→ Required task:
Would you retype, word for word, the line with "What can you" and every line after it through the end of the records below?

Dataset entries
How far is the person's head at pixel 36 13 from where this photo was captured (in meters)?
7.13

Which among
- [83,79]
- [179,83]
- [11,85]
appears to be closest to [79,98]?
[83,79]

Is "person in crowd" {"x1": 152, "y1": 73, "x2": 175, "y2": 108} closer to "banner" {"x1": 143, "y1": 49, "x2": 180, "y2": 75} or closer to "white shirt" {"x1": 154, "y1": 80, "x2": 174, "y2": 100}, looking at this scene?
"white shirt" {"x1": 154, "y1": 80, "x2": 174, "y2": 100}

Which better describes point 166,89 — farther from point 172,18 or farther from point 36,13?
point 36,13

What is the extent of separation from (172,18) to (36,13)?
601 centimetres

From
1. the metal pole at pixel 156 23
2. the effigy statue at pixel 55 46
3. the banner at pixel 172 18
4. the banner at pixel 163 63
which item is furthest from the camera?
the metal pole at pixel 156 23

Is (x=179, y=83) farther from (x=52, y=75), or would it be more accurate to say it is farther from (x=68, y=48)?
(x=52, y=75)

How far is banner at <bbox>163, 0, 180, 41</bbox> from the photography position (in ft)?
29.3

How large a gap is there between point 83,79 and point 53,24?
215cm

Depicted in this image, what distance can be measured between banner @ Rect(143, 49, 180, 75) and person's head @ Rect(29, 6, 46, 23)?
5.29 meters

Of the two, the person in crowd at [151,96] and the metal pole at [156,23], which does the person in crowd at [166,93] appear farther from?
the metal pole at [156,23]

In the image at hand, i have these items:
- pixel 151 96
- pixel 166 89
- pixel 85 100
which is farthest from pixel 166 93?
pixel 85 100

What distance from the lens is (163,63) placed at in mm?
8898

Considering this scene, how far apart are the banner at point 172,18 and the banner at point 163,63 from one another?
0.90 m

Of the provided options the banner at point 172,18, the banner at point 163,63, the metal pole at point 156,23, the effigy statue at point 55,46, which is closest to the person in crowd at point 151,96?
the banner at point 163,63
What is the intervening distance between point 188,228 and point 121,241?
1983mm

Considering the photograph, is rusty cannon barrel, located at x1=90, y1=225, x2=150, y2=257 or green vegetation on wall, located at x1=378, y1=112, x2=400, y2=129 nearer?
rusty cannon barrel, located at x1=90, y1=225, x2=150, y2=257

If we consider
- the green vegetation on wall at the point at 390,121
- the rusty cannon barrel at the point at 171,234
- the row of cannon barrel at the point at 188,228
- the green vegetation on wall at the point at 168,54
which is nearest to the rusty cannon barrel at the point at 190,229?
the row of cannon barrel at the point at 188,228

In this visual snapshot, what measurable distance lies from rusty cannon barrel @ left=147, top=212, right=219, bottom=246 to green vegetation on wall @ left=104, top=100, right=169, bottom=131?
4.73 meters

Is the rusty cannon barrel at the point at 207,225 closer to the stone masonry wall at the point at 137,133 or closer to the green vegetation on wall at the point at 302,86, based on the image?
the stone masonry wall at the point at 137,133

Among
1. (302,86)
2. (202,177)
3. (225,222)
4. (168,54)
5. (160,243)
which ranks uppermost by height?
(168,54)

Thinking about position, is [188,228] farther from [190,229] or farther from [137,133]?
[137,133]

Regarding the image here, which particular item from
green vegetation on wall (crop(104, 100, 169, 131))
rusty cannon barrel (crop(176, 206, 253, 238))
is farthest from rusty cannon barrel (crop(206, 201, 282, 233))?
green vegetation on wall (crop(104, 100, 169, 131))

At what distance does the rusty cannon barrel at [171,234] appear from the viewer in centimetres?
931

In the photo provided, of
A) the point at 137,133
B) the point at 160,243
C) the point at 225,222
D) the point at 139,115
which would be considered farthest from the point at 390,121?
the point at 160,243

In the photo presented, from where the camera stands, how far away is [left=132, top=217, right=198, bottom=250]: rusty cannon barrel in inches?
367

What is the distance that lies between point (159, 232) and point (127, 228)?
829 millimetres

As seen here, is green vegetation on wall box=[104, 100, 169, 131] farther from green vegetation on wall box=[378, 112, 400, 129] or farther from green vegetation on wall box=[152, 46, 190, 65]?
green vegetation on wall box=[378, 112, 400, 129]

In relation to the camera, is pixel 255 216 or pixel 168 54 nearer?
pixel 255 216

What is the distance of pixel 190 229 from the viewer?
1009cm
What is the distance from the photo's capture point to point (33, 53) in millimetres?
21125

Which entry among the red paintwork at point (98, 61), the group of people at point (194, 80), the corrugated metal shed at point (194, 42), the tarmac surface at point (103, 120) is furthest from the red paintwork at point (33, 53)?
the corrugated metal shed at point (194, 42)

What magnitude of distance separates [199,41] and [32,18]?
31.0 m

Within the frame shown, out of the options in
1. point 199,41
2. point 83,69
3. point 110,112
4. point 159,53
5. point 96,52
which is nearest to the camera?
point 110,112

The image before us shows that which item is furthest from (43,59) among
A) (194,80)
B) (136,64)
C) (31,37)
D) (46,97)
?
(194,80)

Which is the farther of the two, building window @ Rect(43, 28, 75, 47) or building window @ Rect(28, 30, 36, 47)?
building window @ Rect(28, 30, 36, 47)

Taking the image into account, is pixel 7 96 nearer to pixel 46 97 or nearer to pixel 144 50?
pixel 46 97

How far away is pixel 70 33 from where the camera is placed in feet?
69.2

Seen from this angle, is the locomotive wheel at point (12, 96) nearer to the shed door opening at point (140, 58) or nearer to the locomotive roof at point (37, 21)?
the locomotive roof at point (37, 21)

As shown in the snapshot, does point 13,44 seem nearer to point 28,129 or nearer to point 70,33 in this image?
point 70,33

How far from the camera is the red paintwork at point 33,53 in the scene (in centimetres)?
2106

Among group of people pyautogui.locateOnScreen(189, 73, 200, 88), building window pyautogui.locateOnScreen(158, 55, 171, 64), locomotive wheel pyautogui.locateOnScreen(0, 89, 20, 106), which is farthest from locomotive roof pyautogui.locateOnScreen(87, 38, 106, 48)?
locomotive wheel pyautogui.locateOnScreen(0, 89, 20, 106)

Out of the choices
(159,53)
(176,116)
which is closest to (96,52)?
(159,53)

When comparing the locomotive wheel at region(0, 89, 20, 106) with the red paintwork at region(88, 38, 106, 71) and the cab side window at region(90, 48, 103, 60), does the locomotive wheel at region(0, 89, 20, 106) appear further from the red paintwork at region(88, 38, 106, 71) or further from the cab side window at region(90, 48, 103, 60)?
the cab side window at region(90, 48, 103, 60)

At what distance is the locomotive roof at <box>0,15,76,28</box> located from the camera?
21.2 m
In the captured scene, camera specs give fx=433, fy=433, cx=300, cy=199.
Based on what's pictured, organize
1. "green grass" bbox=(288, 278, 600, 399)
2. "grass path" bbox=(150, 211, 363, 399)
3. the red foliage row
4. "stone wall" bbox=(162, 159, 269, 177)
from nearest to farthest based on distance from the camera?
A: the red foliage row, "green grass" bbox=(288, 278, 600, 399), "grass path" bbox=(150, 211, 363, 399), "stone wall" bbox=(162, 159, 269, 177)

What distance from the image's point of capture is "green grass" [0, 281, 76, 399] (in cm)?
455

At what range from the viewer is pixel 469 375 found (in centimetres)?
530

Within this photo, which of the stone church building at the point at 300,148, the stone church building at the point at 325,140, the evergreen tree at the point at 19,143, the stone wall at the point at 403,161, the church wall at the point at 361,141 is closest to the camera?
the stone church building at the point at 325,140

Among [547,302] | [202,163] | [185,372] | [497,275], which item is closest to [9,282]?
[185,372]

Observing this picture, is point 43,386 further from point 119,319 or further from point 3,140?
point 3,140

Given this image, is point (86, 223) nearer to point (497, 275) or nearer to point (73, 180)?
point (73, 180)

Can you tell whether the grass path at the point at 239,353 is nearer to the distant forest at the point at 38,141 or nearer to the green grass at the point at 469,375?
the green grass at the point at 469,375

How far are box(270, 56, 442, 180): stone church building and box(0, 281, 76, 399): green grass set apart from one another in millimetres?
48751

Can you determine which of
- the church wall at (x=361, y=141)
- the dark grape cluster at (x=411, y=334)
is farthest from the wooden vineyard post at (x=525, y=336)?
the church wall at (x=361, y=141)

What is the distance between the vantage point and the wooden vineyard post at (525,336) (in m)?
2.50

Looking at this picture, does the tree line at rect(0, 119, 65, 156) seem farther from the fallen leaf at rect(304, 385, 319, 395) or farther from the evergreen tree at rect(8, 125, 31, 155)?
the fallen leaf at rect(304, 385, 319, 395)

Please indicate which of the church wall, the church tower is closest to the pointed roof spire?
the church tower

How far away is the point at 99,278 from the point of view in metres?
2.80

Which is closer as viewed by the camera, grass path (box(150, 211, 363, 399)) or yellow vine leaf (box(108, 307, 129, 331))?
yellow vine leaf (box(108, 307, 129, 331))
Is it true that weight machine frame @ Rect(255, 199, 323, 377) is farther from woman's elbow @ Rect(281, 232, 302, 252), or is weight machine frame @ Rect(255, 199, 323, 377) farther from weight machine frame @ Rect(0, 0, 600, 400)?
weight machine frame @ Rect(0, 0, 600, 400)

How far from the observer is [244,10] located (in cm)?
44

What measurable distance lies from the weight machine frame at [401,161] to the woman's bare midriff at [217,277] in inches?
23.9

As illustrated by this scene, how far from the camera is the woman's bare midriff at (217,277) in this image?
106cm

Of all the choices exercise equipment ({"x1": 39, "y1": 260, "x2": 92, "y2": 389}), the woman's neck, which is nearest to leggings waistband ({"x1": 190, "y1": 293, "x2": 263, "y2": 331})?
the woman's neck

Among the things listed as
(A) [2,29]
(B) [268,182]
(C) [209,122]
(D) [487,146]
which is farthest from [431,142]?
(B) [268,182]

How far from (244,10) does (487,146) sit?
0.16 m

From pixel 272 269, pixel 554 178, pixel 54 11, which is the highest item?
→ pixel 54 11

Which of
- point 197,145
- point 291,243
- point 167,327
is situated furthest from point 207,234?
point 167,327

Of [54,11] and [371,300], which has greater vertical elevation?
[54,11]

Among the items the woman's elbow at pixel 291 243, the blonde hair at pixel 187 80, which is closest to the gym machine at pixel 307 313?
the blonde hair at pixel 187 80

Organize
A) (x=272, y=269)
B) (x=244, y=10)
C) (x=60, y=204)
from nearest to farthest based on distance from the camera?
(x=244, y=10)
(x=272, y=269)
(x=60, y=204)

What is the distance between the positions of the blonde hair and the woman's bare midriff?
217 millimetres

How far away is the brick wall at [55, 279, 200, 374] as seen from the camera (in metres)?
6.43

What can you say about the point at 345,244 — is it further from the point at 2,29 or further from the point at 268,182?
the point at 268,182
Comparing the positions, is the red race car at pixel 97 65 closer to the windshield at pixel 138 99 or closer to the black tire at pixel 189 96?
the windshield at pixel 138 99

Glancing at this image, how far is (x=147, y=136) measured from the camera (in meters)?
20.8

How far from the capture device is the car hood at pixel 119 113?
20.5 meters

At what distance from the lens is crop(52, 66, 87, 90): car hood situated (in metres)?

→ Answer to the task:
What can you say about the point at 345,244 — is it further from the point at 2,29 or further from the point at 268,182?
the point at 268,182
Comparing the positions, is the red race car at pixel 97 65 closer to the windshield at pixel 138 99 or closer to the black tire at pixel 189 96?
the windshield at pixel 138 99

Glancing at this image, how far is (x=147, y=136) measured from the camera (in meters)?
20.8

How far from the capture device is the car hood at pixel 119 113?
20.5 meters

At what distance from the lens is crop(52, 66, 87, 90): car hood situated (in metres)?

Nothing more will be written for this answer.